I’ve had this swelling urge to do something different, burst out of my usual and express unadulterated, uncensored creativity. I could get out my stained glass, but it is so messy and the family balks at the remnant solder lead balls and flakes of glass on the dining table, the only surface large enough to contain the paraphernalia.
And so, for the tenth time, I pick up this journal and run my fingers over the purple-dyed cover embedded with delicately veined leaves, bound with two sticks of bamboo by someone in India.
Each time after I touch the empty white pages, I close it, afraid my efforts will mar the simple elegance that should be contained there. Thoughts of wisdom or etchings of artistry.
My reluctance reminds me of the first and last time I subbed for a first-grade teacher. Better suited to work with people who can reason and not cry—eighth grade and above—I should have turned the assignment down, but finances forced an unwise decision.
Twenty eager little faces, like puppies expecting a treat, waited as I distributed their art supplies. Everyone diligently absorbed themselves in the teacher’s designated project, but when I told them they had five more minutes before I collected the papers, one little girl started sobbing.
A line had not strung out the way she imagined, and she refused to accept the delinquent product. No way was she going to turn that in.
At first I tried my soothing, sympathetic voice: “It’s ok, sweetie.”
Sweetie didn’t buy it. She clenched her crayon and declared no it wasn’t.
Resourceful teacher I, I brought out my bright, full of possibility voice: “Look, just color over this line and it can be a . . . .”
Unappeased One cried louder. She hunkered down with that drawing and flat out refused to budge. It was ruined. Period. Nineteen nervous faces watched as Frustrated Artist and Substitute teacher faced off.
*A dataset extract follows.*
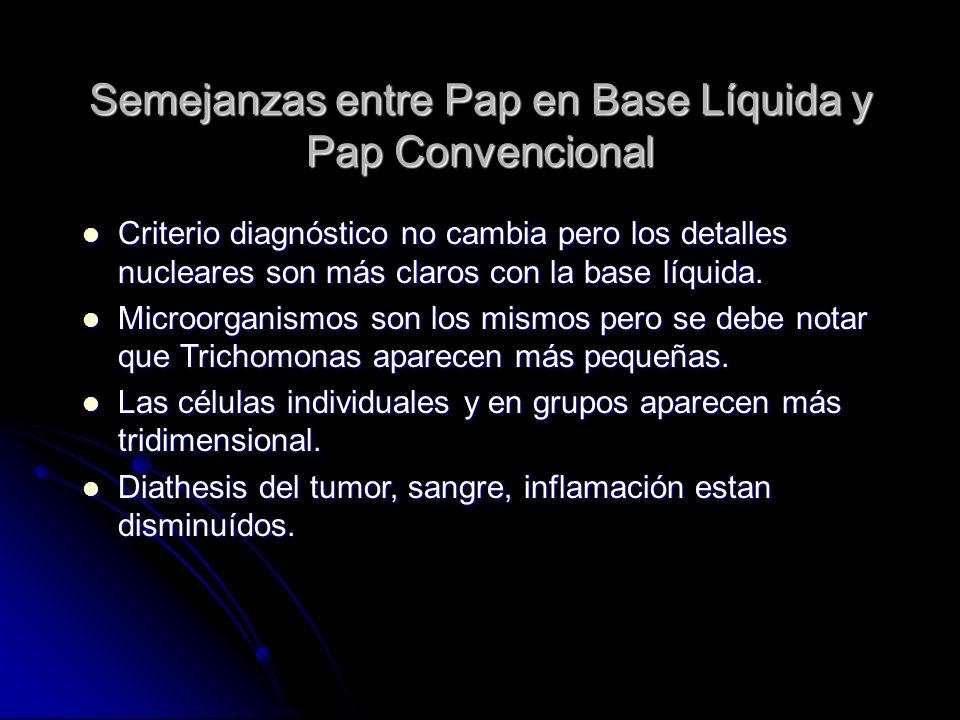 Semejanzas entre Pap en Base Líquida y Pap Convencional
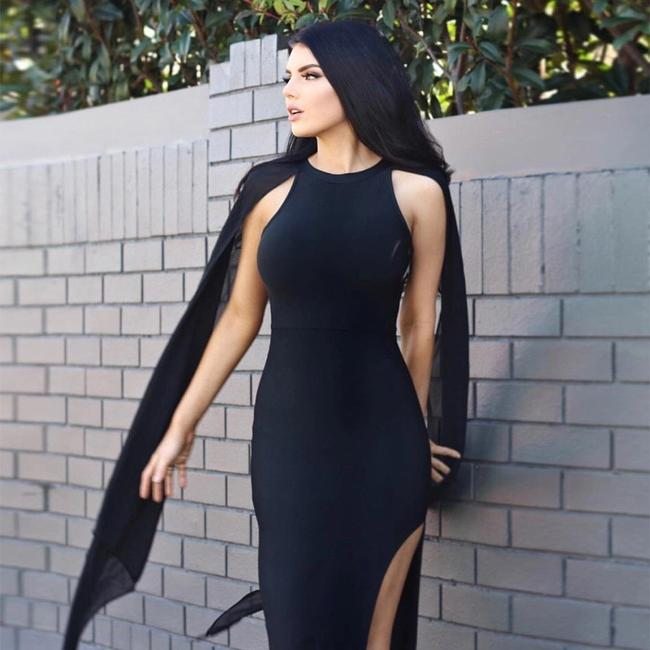 Black/ Size 4-6 Maxi Dress by Other Image 5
By this time, I really wanted to haul out my life’s-tough-get-over-it voice, but discerned that was not the best approach for a six-year-old. I wish I could tell you how this ended, but ironically all I remember is the conflict, not the resolution.
And it’s that conflict—the lack in skills to express the beauty as felt in my own soul and mind that I am facing down today.
How can you capture the longing for God? How can you express a beauty felt but not seen?
This I know. Christ is the perfection of beauty. I am not.
It is for freedom that Christ has set me free. Not to be enslaved by self doubt, self consciousness, self criticism.
And so I put pen and paint to paper and delight in marring that perfectly white page with my primitive expression of the verse that has embedded in my mind this week. And if that weren't enough, I rejoice that I dare share it with you.
Is something tugging at your heart that you long to punch through?
You may not be able to harness Christ’s creative power that called worlds into being, but he is in you and for that, be brave. Be empty of the critic that taunts you not to burst through that shell.
Try something new this week and if you will, come back and share it.